Black land loss increasing
31st October 2011 · 0 Comments
By Dr. Benjamin F. Chavis, Jr.
NNPA Columnist
An old African proverb is “A people without their land will be a people without a future.” Way before the current housing mortgage crisis that disproportionately has negatively impacted Black Americans, there had been a 20-year steady pace of land loss in the majority of Black communities across the United States. Now today with the additional persistence of high unemployment for African Americans, there is a corresponding destabilizing increase in the daily rate of Black land loss throughout the nation.
No one seems to know the exact statistics on this issue, but in nearly all reliable reports, in particular from states where African Americans are over 30 percent of the population, more than 10,000 acres of land per day is now being lost. The reason why I am raising this phenomenon is because too often when we face a challenge for a long period of time, the sheer magnitude of the problem becomes understated and misunderstood. During the last 20 years, dialogue about this continued crisis has moved from awareness to reaction to cynicism and now even an emerging sense of hopelessness.
I do not believe Black people in the United States, in the Caribbean, South America, or in Africa can afford to be casual or hopeless on the global issue of land loss by Black people. No one seems to remember years ago that the World Bank and the International Monetary Fund (IMF) helped to initially destabilize Zimbabwe because they disagreed with President Robert Mugabe giving native Africans millions of acres of their land back that had been stolen by Rhodesian farmers and businessmen. All human life is valuable. We live in a world that too often seeks to triage the value of Black life. But, we should never engage in self-destruction or self-devaluation! Black owned land is of no less value.
Thus, we hope that after you read these words, you will survey the land that your family now owns and make sure that the taxes are paid because thousands of acres of are lost daily because abandonment or tax delinquency. It is unfortunate that some of us do not even know the value of the land we live on or have inherited from our fore parents. It is so sad to go to most county courthouses to see the long list of properties that are sold for less than one-tenth of the real value because family members for various reasons decided to let the family property become the ward of the state or county.

=== INFORMATION SUPPLIED ===
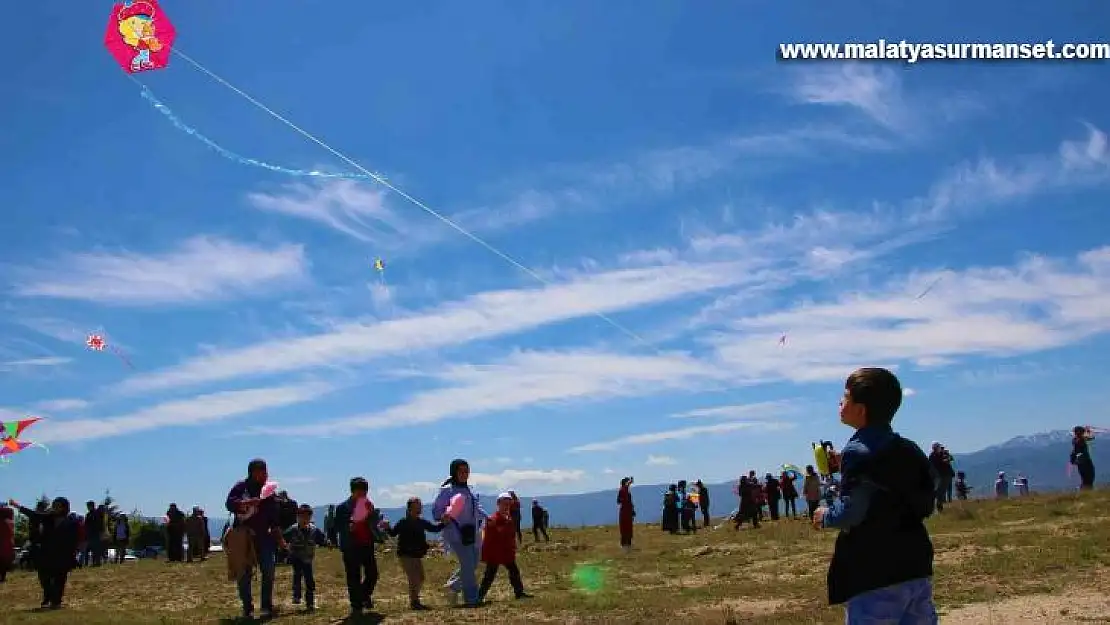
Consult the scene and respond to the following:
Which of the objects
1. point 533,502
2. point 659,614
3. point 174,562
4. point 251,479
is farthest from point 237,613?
point 533,502

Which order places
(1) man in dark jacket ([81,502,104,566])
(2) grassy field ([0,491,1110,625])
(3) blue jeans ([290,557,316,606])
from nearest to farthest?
1. (2) grassy field ([0,491,1110,625])
2. (3) blue jeans ([290,557,316,606])
3. (1) man in dark jacket ([81,502,104,566])

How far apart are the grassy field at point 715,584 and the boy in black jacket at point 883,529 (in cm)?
647

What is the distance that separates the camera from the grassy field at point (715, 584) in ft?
40.0

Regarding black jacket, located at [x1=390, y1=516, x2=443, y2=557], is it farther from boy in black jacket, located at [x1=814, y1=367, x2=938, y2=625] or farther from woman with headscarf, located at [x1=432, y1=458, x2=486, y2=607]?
boy in black jacket, located at [x1=814, y1=367, x2=938, y2=625]

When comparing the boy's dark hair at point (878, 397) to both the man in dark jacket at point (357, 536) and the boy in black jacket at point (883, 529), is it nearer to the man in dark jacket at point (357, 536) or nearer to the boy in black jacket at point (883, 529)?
the boy in black jacket at point (883, 529)

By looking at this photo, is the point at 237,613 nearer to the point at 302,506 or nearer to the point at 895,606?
the point at 302,506

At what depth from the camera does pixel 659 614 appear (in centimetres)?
1283

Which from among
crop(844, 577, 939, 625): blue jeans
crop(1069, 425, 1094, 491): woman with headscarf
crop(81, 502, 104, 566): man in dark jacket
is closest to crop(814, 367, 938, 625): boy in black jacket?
crop(844, 577, 939, 625): blue jeans

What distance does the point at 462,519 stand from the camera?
1477cm

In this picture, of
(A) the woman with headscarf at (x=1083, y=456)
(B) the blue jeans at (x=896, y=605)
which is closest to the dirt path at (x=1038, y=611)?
(B) the blue jeans at (x=896, y=605)

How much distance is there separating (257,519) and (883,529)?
1142 cm

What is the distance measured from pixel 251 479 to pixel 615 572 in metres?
9.64

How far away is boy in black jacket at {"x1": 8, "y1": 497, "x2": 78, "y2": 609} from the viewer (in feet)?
56.3

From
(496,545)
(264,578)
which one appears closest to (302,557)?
(264,578)
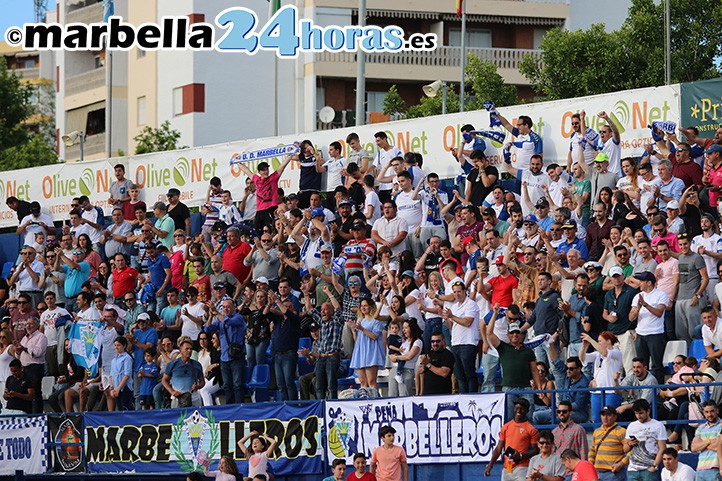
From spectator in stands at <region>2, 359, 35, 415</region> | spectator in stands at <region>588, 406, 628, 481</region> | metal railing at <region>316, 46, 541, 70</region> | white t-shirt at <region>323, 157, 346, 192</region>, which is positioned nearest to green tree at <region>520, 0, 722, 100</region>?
metal railing at <region>316, 46, 541, 70</region>

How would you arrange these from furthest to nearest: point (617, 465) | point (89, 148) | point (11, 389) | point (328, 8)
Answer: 1. point (89, 148)
2. point (328, 8)
3. point (11, 389)
4. point (617, 465)

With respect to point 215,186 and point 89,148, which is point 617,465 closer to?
point 215,186

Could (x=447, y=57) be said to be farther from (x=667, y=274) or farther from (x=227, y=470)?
(x=667, y=274)

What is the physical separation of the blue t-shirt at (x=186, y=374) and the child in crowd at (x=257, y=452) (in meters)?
1.99

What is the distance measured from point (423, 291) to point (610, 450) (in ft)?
18.0

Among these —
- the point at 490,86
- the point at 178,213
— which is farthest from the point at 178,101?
the point at 178,213

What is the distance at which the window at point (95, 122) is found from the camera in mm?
67875

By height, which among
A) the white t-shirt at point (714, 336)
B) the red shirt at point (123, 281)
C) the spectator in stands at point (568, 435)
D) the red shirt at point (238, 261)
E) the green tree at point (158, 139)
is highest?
the green tree at point (158, 139)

=== APPLY WHAT YOU READ ===
1 > Decide whether each statement below agrees with the column on Black land loss. Answer yes or no for each, and quote the words of the column that settle it.
(a) The column gives exact statistics on the daily rate of Black land loss.
(b) Reliable reports indicate that more than 10,000 acres of land per day are being lost.
(c) At most county courthouses, properties are sold for less than one-tenth of their real value.
2 > In one to three sentences, explain why the author of the column on Black land loss says he is raising the issue.
3 > Continue the column on Black land loss from its last sentence.

=== TASK-BY-TASK ANSWERS ===
1 >
(a) No: "No one seems to know the exact statistics on this issue"
(b) Yes: "more than 10,000 acres of land per day is now being lost"
(c) Yes: "the long list of properties that are sold for less than one-tenth of the real value"

2 > He raises it because when people face a challenge for a long period of time, the sheer magnitude of the problem becomes understated and misunderstood. Over the last 20 years, discussion of the crisis has moved from awareness to reaction to cynicism and now toward hopelessness.

3 >
But beyond the sheer monetary value of Black-owned land across America are the tremendous potential health-related and self-determination benefits for the use of this land. So many of the diseases and serious health problems that African Americans face today are a direct result of not eating healthy food properly. When the majority of Black people in the past lived on our own farms or in communities where there was a multitude of organic gardens, the overall health condition of our people was much better. The fundamental striving for self-determination and freedom is to be able to feed yourself, shelter yourself, and empower yourself economically from the bounty and produce of your own land and labor. Freedom is inconsistent with being dependent on others to do for you what God wants you to do for yourself.
Today there is a gradual reverse migration of Black Americans from the northeast and midwest back to the southeast. Will this trend lead to a reverse in Black land loss? Whether you live in a big city or a small town, the questions about land ownership and the economic development of the Black community are most urgent and important. The Black Church and other institutions that serve our communities should put a special emphasis on this issue. The establishment of local “land banks” and other cooperative efforts to pool the resource potential of our communities should be given a priority.
The latest U.S. consumer spending reports Black American spending continues to increase annually. According to recent research by the Nielsen Company, Black American buying power by the year 2015 will reach in excess of $1.1 trillion. Wow, we are becoming trillion-dollar spenders, yet losing more and more land. We will not be able to create more wealth for generations to come, if we do not change our spending habits. What are we spending more on? Appreciating assets or depreciating assets? If properly done, land purchases can be a wise appreciating investment.
We owe it to our ancestors not to lose all that they worked and suffered so much for in the past. Let’s turn our land losses into gains by reversing this awful trend. Stop Black land loss now! Let’s build for a better future.